Use moderate-intensity exercise as a hormetic stress
Regular moderate exercise trains the stress-response system to activate and recover efficiently, reducing the accumulation of load.
Why it works
Exercise is a controlled, dose-regulated stressor: it transiently elevates cortisol and inflammatory markers, then drives a robust compensatory recovery phase. Over time, this repeated activation-and-recovery cycle sensitizes the HPA axis to shut off more efficiently after activation — the opposite of what chronic uncontrollable stress does. It also promotes BDNF (brain-derived neurotrophic factor) expression in the hippocampus, which is selectively damaged by chronic cortisol exposure.
How to do it
- Target 150 minutes per week of moderate-intensity aerobic exercise (brisk walking, cycling, swimming) — the threshold most consistently associated with HPA benefits.
- Avoid intense daily exercise without adequate recovery; the hormetic benefit depends on the recovery phase, not just the stress phase.
- Outdoor exercise adds the additional benefit of natural light (circadian stabilization) and, in green environments, documented cortisol reduction.
Evidence
Regular moderate exercise reliably reduces resting cortisol, inflammatory markers, and subjective stress across multiple RCTs and meta-analyses.
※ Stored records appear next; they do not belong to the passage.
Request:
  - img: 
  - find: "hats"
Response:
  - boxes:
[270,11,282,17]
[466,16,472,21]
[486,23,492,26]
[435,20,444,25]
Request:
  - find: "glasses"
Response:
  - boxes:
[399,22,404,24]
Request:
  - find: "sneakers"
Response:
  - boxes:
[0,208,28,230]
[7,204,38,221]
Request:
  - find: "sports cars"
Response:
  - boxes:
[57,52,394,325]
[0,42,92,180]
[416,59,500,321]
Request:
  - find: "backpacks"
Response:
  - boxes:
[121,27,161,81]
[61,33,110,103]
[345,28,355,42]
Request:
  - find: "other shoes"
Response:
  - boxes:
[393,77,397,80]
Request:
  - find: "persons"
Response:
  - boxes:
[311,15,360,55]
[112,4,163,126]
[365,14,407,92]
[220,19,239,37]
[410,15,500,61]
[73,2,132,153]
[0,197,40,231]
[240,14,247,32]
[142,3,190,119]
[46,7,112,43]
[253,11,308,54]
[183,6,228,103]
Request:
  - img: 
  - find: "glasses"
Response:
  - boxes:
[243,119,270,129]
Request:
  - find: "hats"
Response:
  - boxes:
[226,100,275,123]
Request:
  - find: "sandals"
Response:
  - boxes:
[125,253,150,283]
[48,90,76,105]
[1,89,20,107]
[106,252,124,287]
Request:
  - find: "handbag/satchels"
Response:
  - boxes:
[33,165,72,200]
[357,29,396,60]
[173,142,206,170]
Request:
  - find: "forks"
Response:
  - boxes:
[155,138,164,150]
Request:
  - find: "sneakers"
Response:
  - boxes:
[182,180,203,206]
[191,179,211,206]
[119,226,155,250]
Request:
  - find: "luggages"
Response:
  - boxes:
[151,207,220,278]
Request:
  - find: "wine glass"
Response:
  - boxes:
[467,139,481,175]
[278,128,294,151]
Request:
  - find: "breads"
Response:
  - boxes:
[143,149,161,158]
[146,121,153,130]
Its protective effect on hippocampal volume — a key allostatic load target — is supported by both animal and human neuroimaging data. (rct)
Overtraining syndrome is a real failure mode: very high exercise volume without recovery raises, rather than lowers, allostatic load markers.
Sources
- Mikkelsen et al. (2017), Exercise and mental health, Medicina (on exercise and mood/stress)
- Erickson et al. (2011), Exercise training increases size of hippocampus and improves memory, PNAS
Common mistake
Using intense daily exercise to "burn off" stress without adequate recovery, which adds physiological load rather than training adaptive recovery.